The liberals who are now viciously criticising Jokowi are the same people who were previously so enamoured by him. We have not forgotten how these liberals lavished endless praise on him, strengthening people's illusions in him, helping him to centralise power.
The same liberals are now pinning their hopes on the former governor of Jakarta, Anies Baswedan, to run again ‘in the name of democracy’. In the previous election in 2017, these liberals strongly condemned Anies for mobilising reactionary Islamic forces to support his campaign, and relying upon bigoted attacks against his minority Chinese Christian opponent Ahok. Now Anies is the ‘lesser evil’.
In the current movement, the liberals are promoting the slogan ‘save democracy’. But democracy for who? For which class and in whose interest? This is, they fail to say. For them, democracy would be saved if PDI-P – the party that has been repeatedly implicated in corruption cases, that is responsible for creating the hated King of Java, that passed the Omnibus Law and other anti-workers policies, that betrayed the 1998 Reformasi – could compete in the election and become the opposition. This is democracy for the liberals: bourgeois democracy.
‘Guard the Constitutional Court's decision,’ our liberals urge, ‘because its decision is final and binding.’ In reality, the Constitutional Court is not a democratic institution. It is composed of judges appointed by the ruling class to represent the interests of the rich. Where was the Constitutional Court when there were so many anti-worker laws in favour of investors?
The Constitutional Court, the Supreme Court, parliament, the president, the police, the army: all of them are equally rotten ruling class institutions.Working people must not put their trust in any of them. The current student movement must draw a clear line of demarcation from these impotent liberals.
Ultimately, the arbitrary trampling of democracy by parliament is not an aberration. The anti-democratic policies of the ruling class are inevitable under capitalism.

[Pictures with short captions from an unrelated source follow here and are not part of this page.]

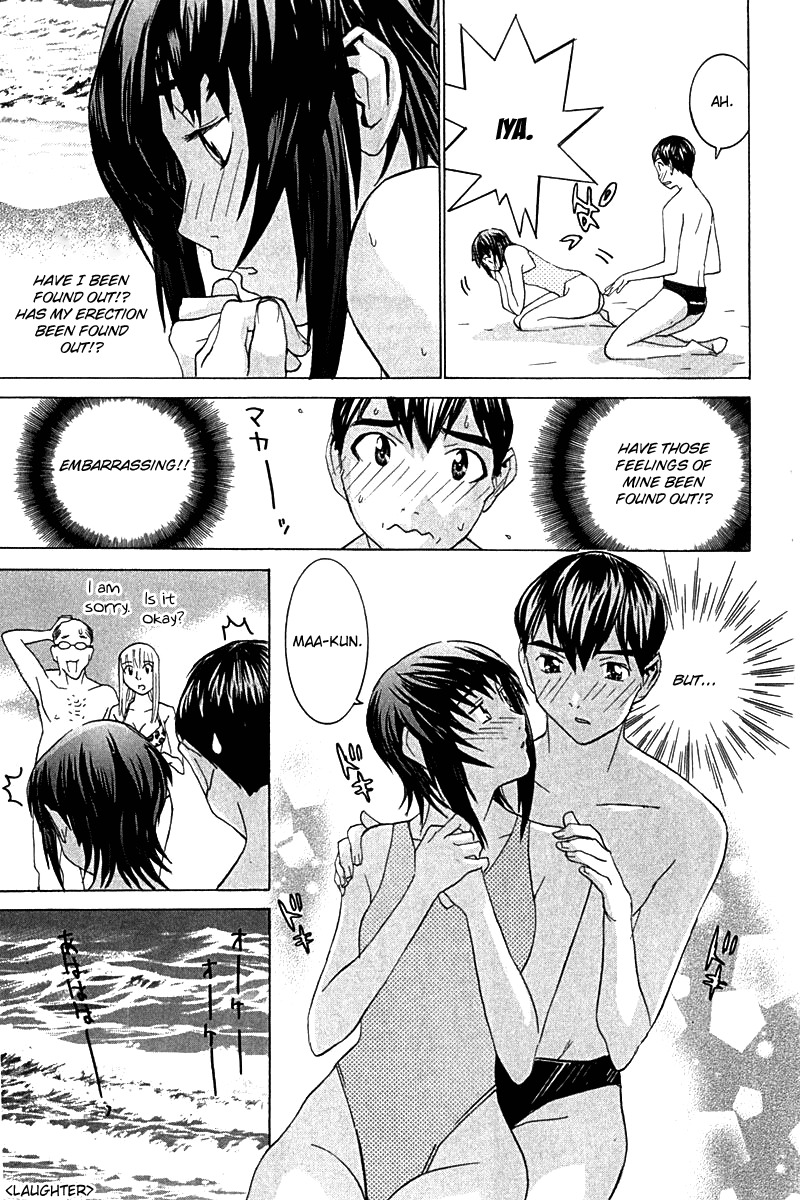 No Bra Chapter 25 page 15 - Chapter 25: Excursion to Hawaii!!
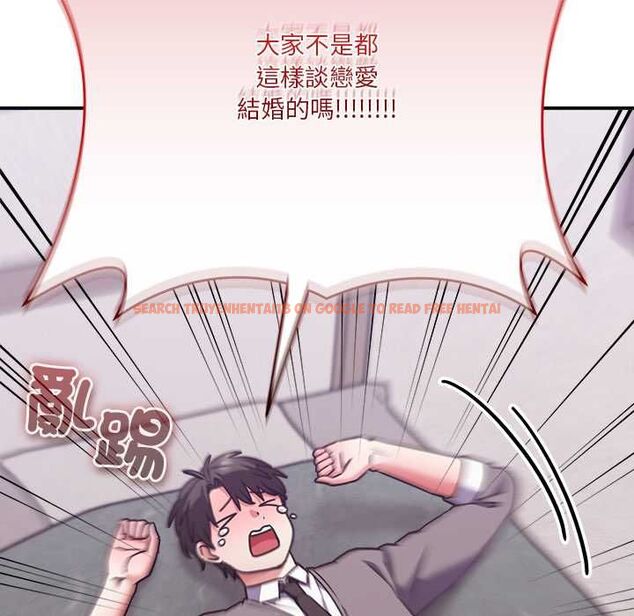 查看漫画撲通撲通終極密碼 - 第15話 - sayhentaiz.net中的4538184图片 查看漫画撲通撲通終極密碼 - 第15話 - sayhentaiz.net中的4538184图片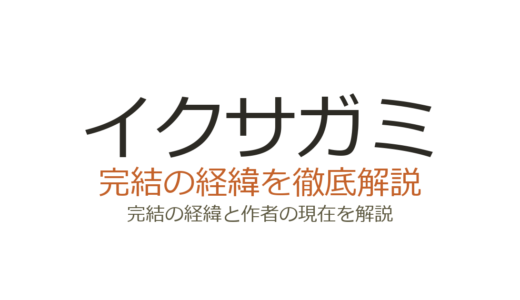 イクサガミの漫画は完結した？2026年最新の連載状況とNetflix実写化情報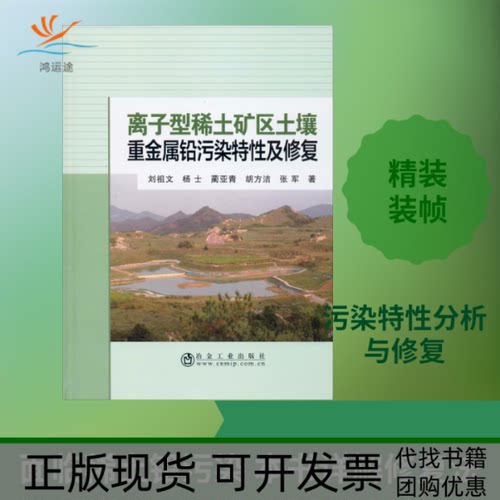 【正版书包邮】离子型稀土矿区土壤重金属铅污染特及修复刘祖文杨士蔺亚青胡方洁张军冶金工业出版社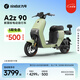 九號電動A2z 90新國標(biāo)鋰電智能電動車【門店自提】 到門店選顏色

To ensure a genuine democracy for the working people, we must fight for the revolutionary overthrow of capitalism. There is no other way. More and more young people are beginning to reach this conclusion, not because revolutionaries have explained it to them, but because of their own experience of the rottenness of existing ‘democracy’.
After being confronted with explosive mass action, the parliament was forced to cancel the revision of the election law. This is proof of the real power of mass action. The ruling parties may have hoped that this concession would defuse the movement, but the masses have tasted the fruits of victory. They are not returning to their old routine any time soon. More demonstrations are being prepared. The youth are not letting up the pressure. Workers too have begun to mobilise to join the movement. In East Java, workers have planned to take to the streets this week.
This first round has been won by the masses. But there will be further rounds as the crisis of capitalism leaves no room for stability. What the ruling class has conceded it will snatch back as soon as the opportunity presents itself.
Last week's victory has not answered all the anxieties of the youth and working people. But it has given them a glimmer of hope and confidence that, organised and mobilised, they can win.
Shattered are the Prabowo regime's hopes that they can smoothly transition to power and that their fat coalition can do whatever it wants. At the end of the day, their election result is just a piece of paper. It can be annulled by mass action, which represents the real power of democracy.